↓

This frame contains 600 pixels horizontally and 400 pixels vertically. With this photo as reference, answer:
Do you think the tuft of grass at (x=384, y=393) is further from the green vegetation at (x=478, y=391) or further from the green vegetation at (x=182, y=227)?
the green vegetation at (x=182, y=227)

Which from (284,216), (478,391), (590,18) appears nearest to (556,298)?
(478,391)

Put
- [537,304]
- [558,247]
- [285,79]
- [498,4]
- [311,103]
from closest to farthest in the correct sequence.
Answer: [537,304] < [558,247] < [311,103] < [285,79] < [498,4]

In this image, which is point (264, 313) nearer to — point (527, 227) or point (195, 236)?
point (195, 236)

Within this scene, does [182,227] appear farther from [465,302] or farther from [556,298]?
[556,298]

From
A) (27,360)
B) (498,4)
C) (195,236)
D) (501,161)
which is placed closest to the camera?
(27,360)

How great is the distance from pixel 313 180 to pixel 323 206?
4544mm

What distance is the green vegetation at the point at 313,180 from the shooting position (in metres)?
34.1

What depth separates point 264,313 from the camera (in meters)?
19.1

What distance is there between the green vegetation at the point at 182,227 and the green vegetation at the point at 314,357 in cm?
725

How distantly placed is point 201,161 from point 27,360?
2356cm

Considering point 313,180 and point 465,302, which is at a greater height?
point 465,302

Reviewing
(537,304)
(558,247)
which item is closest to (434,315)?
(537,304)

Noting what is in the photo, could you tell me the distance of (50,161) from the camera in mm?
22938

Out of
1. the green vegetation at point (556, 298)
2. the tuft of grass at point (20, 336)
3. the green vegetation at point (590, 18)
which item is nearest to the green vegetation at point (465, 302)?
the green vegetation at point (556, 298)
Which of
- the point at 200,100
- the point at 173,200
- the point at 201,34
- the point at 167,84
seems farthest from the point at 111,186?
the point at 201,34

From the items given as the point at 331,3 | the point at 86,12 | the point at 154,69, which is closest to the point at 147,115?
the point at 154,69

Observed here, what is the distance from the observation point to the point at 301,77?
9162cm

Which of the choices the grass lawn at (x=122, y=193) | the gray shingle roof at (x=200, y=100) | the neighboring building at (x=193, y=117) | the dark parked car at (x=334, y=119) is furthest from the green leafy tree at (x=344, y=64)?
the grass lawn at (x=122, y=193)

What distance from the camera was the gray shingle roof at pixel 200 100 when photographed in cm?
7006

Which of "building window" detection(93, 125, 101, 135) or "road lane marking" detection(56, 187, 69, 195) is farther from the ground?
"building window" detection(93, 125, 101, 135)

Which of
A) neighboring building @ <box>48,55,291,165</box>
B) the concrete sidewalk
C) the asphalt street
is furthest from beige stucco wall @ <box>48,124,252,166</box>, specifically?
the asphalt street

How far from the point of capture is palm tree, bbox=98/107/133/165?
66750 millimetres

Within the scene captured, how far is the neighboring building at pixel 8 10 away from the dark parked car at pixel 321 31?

↑

#### Given task
Output the data above exactly, please, line for line.

#### Solution
This frame contains 600 pixels horizontally and 400 pixels vertically. With this photo as reference, answer:
Do you think the tuft of grass at (x=384, y=393) is further from the green vegetation at (x=478, y=391) or further from the green vegetation at (x=182, y=227)?
the green vegetation at (x=182, y=227)

Which from (284,216), (478,391), (590,18) appears nearest to (556,298)?
(478,391)

Put
- [537,304]
- [558,247]
- [285,79]
- [498,4]
- [311,103]
from closest to farthest in the correct sequence.
Answer: [537,304] < [558,247] < [311,103] < [285,79] < [498,4]

In this image, which is point (264, 313) nearer to — point (527, 227) or point (195, 236)?
point (195, 236)

Within this scene, does [182,227] appear farther from [465,302] or farther from [556,298]?
[556,298]

From
A) (27,360)
B) (498,4)
C) (195,236)
D) (501,161)
which is placed closest to the camera?
(27,360)

How great is the distance from pixel 313 180 to pixel 323 206?
4544mm

What distance is the green vegetation at the point at 313,180 from the shooting position (in metres)?
34.1

What depth separates point 264,313 from the camera (in meters)?
19.1

What distance is there between the green vegetation at the point at 182,227 and the green vegetation at the point at 314,357 in cm?
725

How distantly placed is point 201,161 from point 27,360?
2356cm

Considering point 313,180 and point 465,302, which is at a greater height?
point 465,302

Reviewing
(537,304)
(558,247)
which item is closest to (434,315)?
(537,304)

Noting what is in the photo, could you tell me the distance of (50,161) from the camera in mm?
22938

Out of
1. the green vegetation at point (556, 298)
2. the tuft of grass at point (20, 336)
3. the green vegetation at point (590, 18)
which item is nearest to the green vegetation at point (465, 302)?
the green vegetation at point (556, 298)
Which of
- the point at 200,100
- the point at 173,200
- the point at 201,34
- the point at 167,84
seems farthest from the point at 111,186?
the point at 201,34

From the items given as the point at 331,3 | the point at 86,12 | the point at 154,69, which is closest to the point at 147,115?
the point at 154,69

Observed here, what is the distance from the observation point to the point at 301,77?
9162cm

Which of the choices the grass lawn at (x=122, y=193) | the gray shingle roof at (x=200, y=100) | the neighboring building at (x=193, y=117) | the dark parked car at (x=334, y=119) is furthest from the green leafy tree at (x=344, y=64)?
the grass lawn at (x=122, y=193)

What distance from the camera was the gray shingle roof at pixel 200 100 when photographed in cm?
7006

Which of "building window" detection(93, 125, 101, 135) or "road lane marking" detection(56, 187, 69, 195) is farther from the ground?
"building window" detection(93, 125, 101, 135)

Which of
A) neighboring building @ <box>48,55,291,165</box>
B) the concrete sidewalk
C) the asphalt street
is furthest from beige stucco wall @ <box>48,124,252,166</box>, specifically?
the asphalt street

How far from the point of capture is palm tree, bbox=98/107/133/165?
66750 millimetres

Within the scene captured, how far is the neighboring building at pixel 8 10 away from the dark parked car at pixel 321 31?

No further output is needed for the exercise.